When we first went into the gallery, we then gave the young people some time with a partner to select a sculpture/bust to which they wanted to respond, and asked them to draw/write down ideas about who they thought this person was and what they were like (responding particularly to their facial expression and body language).

Photo Benedict Johnson, courtesy of the British Museum
Using these ideas, we then asked the young people to take on roles within their pairs: one in the ‘sculptor’ role, and the other as ‘the sculpture’, or the clay ready to be moulded into shape. We asked the ‘sculptor’ to rebuild their selected statue/bust by manipulating their partner into a static position at first, and then as a development activity the dancers started to bring these re-imagined sculptures to life, moving with them and in some cases building more of a story for those characters e.g. developing the relationship between the two partners in response to the relationships we had identified between Cleopatra, Julius Caesar and Mark Anthony.

Photo Benedict Johnson, courtesy of the British Museum
During this activity we noticed that the young people really liked a mystery, and particularly enjoyed responding to incomplete or damaged artefacts; they saw the fact that they were broken as an important part of their story, and of the way in which they interpreted their character.

Photo by Benedict Johnson, courtesy of the British Museum
Responding to the quality of the object or what the object represented

The young people with whom I worked on this project responded particularly to the theme of power in the Roman Empire, and we spent time exploring how we could embody this particular theme e.g. deciding how power might feel in our bodies, and therefore how it might make us move and what the rhythm of that movement might be. We used all this information (through improvisation) to generate movement vocabulary consisting of sharp strong movements with all parts of the body, and shared this in small/large groups so that we could use it to create overall images e.g. two opposing armies performing their ‘power’ movement towards and around each other, like they were marking their territory.

Photo Benedict Johnson, courtesy of the British Museum
Connecting our interpretation of each object with our understanding of the world now

The young people really connected with the idea of loyalty in this project (between Mark Anthony and Julius Caesar for example), and we used this as an initiation for an activity in which we collected a series of ways in which we could physically support each other, building structures in groups of 3-5.

They also engaged with the idea of status, hierarchy and competition between political opponents, and we talked about ways in which the participants observed this competitive impulse in modern politics as well, using this image to set up a movement task in which a group of four dancers travelled across the space as if in a race, trying to get one step ahead of each other and to leave the others behind them. Their movement became more inventive as the idea became clearer to them.

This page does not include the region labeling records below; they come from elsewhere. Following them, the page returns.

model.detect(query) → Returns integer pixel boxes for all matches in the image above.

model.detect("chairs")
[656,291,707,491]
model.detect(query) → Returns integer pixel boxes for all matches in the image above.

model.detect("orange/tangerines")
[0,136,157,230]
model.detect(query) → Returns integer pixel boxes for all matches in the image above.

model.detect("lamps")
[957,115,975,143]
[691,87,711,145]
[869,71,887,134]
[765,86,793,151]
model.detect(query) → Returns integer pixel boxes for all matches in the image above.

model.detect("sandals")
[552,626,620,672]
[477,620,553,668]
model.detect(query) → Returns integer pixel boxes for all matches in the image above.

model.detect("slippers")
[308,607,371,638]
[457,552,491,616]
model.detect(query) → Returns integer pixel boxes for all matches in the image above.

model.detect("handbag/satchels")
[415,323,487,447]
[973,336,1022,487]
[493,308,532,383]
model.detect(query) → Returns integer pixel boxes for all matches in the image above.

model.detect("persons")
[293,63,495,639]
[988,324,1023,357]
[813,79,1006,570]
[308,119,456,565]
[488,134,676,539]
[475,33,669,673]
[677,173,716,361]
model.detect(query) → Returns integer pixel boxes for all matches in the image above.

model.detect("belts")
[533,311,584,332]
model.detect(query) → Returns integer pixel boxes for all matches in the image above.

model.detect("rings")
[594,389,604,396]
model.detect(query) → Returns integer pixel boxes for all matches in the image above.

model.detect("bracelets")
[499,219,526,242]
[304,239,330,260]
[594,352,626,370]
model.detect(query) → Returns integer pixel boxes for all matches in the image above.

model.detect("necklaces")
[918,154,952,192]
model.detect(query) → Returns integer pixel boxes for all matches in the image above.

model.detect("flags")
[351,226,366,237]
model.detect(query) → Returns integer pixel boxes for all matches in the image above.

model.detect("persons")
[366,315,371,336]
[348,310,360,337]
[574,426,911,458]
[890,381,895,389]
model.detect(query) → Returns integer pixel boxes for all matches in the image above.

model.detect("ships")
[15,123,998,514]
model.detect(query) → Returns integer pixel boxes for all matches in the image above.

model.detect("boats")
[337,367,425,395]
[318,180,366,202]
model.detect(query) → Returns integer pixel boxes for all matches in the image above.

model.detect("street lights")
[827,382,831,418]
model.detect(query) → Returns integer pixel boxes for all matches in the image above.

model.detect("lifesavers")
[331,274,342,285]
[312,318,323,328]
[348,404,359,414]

Responding to the place where the artefact was located within the museum

Photo Benedict Johnson, courtesy of the British Museum
We looked at where our stimulus artefacts were situated in the museum, and designed a procession of movement to begin our final performance that began with the dancers starting in small groups amongst the artefacts that had inspired them (so they could be seen to be ‘coming to life’), and then moved along the aisle down the centre of the gallery, the main thoroughfare for movement through the space. The dancers were in groups of only two or three people, so this movement wasn’t disruptive and members of the public could move around them, but we found that most members of the public felt compelled to stand aside as the dancers travelled past them, which created quite a spectacle and coincided nicely with what we had discussed about Cleopatra’s great processions.